→ Extracted information:
* * *
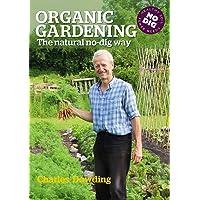 Organic Gardening: The Natural No-Dig Way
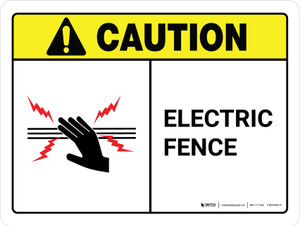 Caution: Electric Fence ANSI Landscape - Wall Sign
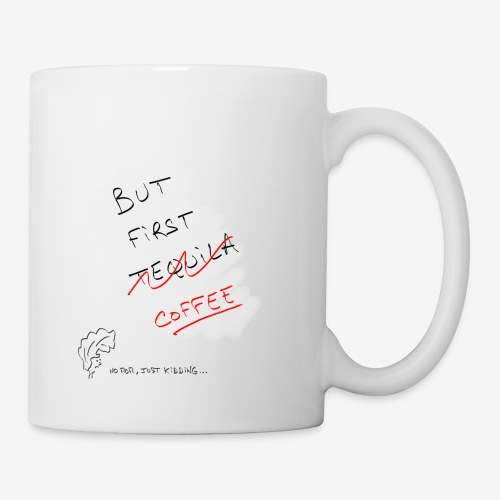But First Tequila - Mug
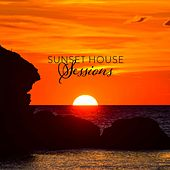 Sunset House Sessions by Various Artists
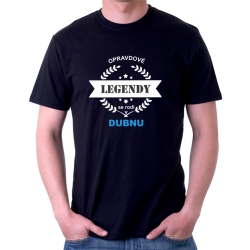 Pánské triko Opravdové legendy se rodí v Dubnu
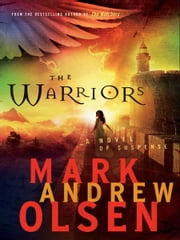 Warriors, The (Covert Missions Book #2) ebook by Mark Andrew Olsen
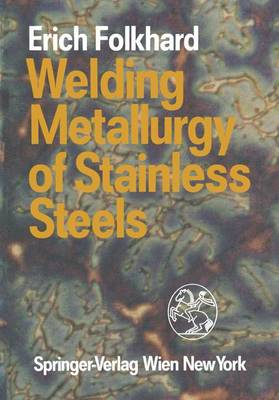 Welding Metallurgy of Stainless Steels (Hardback)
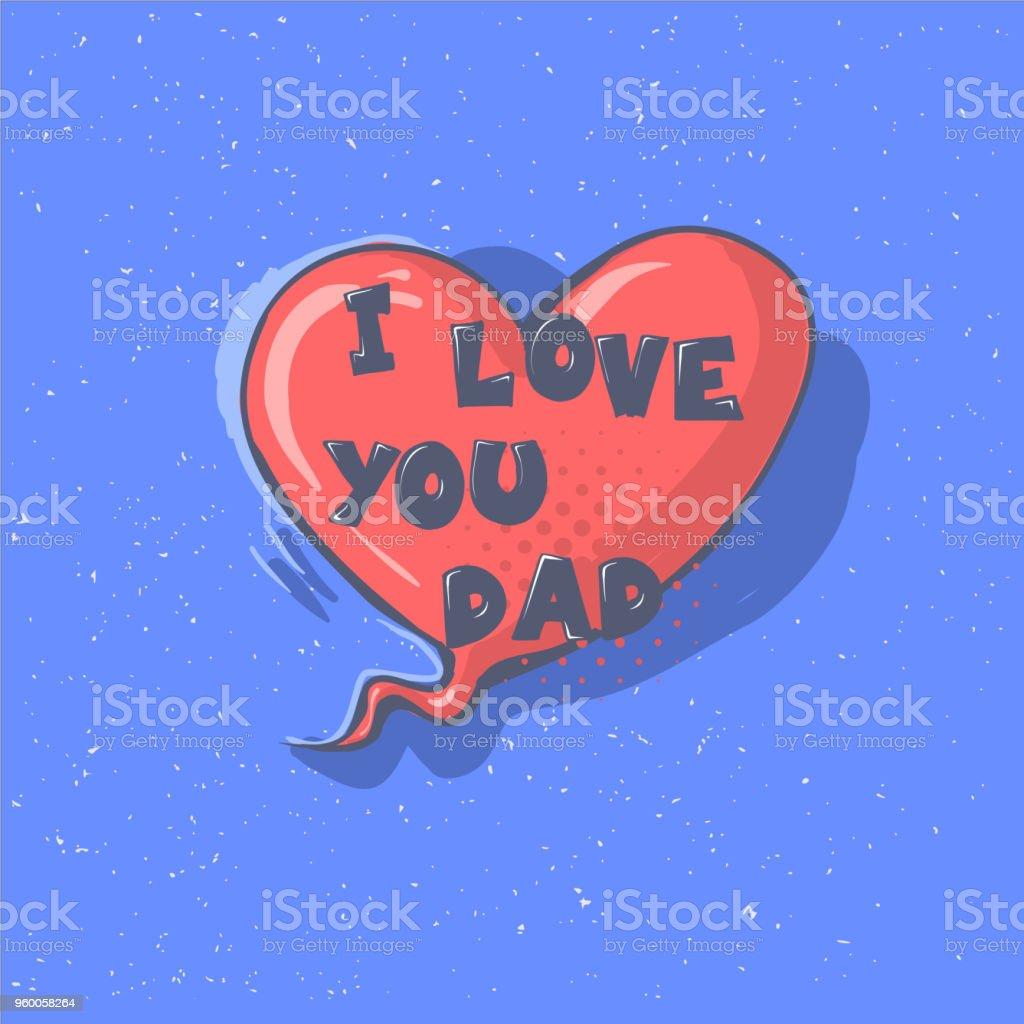 Ilustração De Que Frase De Amor Você Pai De Um Coração Feliz Pai S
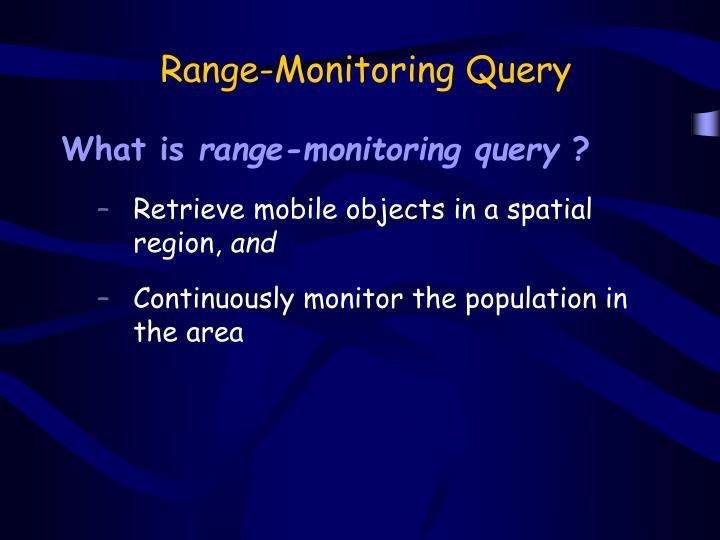 Range-Monitoring Query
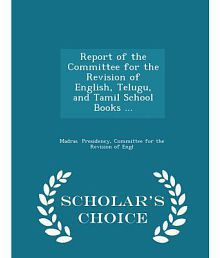 Report of the Committee for the Revision of English, Telugu, and Tamil School Books ... - Scholar's Choice Edition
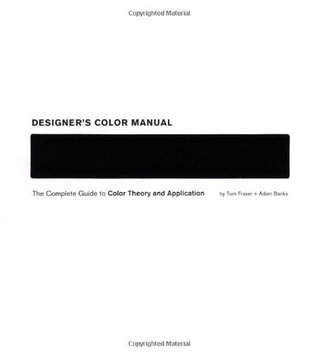 Designer's Color Manual by Tom Fraser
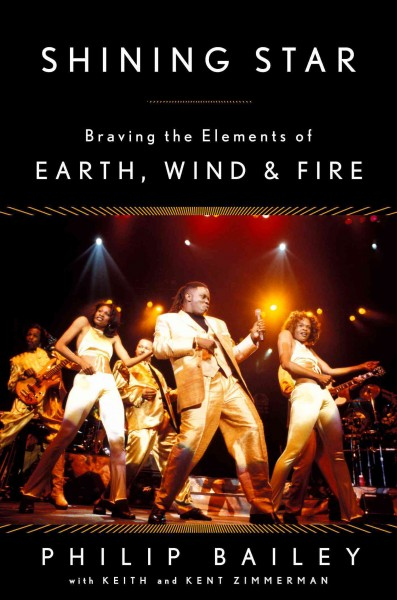 Cover of Shining Star: Braving the Elements of Earth, Wind & Fire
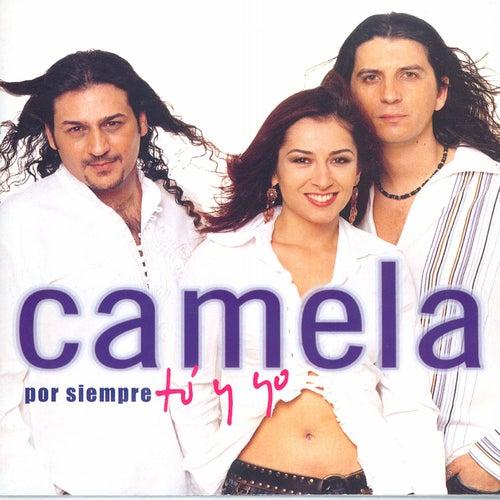 Por siempre tú y yo de Camela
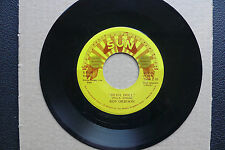 """7"""" Roy ORBISON-DEVIL DOLL/Sweet and easy to love you-US Sun"""
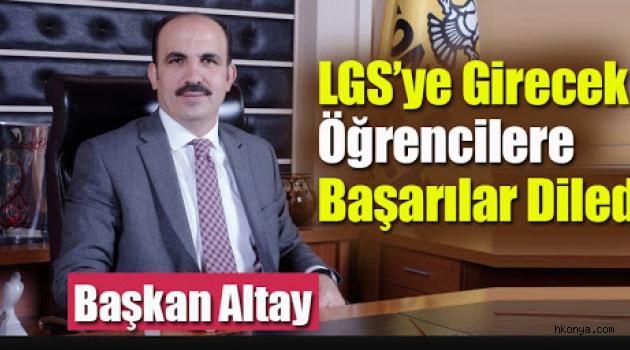 Konya Büyükşehir Belediye Başkanı Altay, LGS'ye girecek öğrencilere başarılar diledi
* * *
Within the listing above, the lines starting at the one containing "Sunset House Sessions by Various Artists" and ending at the one containing "Por siempre tú y yo de Camela" are to be returned exactly. Omit the pictures.

→ Answer for the task:
 Sunset House Sessions by Various Artists
 Pánské triko Opravdové legendy se rodí v Dubnu
 Warriors, The (Covert Missions Book #2) ebook by Mark Andrew Olsen
 Welding Metallurgy of Stainless Steels (Hardback)
 Ilustração De Que Frase De Amor Você Pai De Um Coração Feliz Pai S
 Range-Monitoring Query
 Report of the Committee for the Revision of English, Telugu, and Tamil School Books ... - Scholar's Choice Edition
 Designer's Color Manual by Tom Fraser
 Cover of Shining Star: Braving the Elements of Earth, Wind & Fire
 Por siempre tú y yo de Camela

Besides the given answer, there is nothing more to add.